---------- Available data ----------
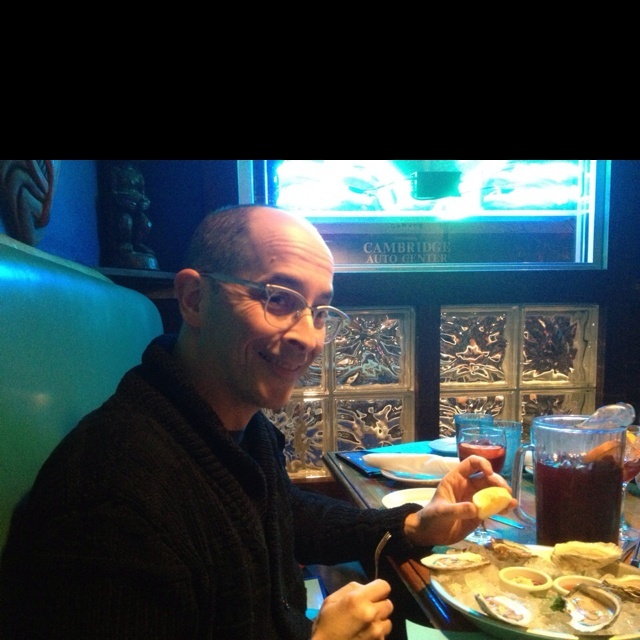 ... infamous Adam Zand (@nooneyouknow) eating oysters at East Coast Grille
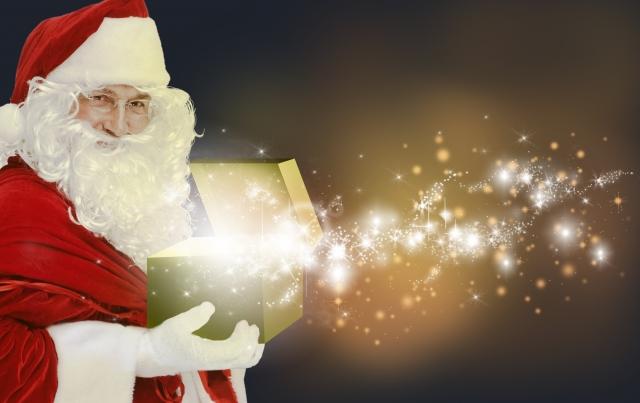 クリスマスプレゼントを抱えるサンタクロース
----------
---------- Available data ----------
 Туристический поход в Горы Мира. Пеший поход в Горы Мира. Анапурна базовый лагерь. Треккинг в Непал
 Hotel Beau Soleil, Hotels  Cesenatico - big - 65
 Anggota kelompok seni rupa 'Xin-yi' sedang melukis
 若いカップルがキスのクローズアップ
----------
---------- Available data ----------
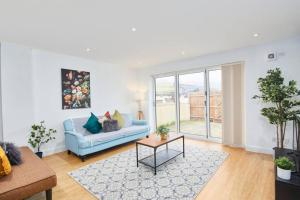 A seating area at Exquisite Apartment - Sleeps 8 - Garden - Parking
----------
● **What is being asked**:
Restate word for word every line from the one with "East Coast Grille" up to and including the one with "クリスマスプレゼントを抱えるサンタクロース" in the records above, minus the pictures.

● **Exercise result**:
 ... infamous Adam Zand (@nooneyouknow) eating oysters at East Coast Grille
 クリスマスプレゼントを抱えるサンタクロース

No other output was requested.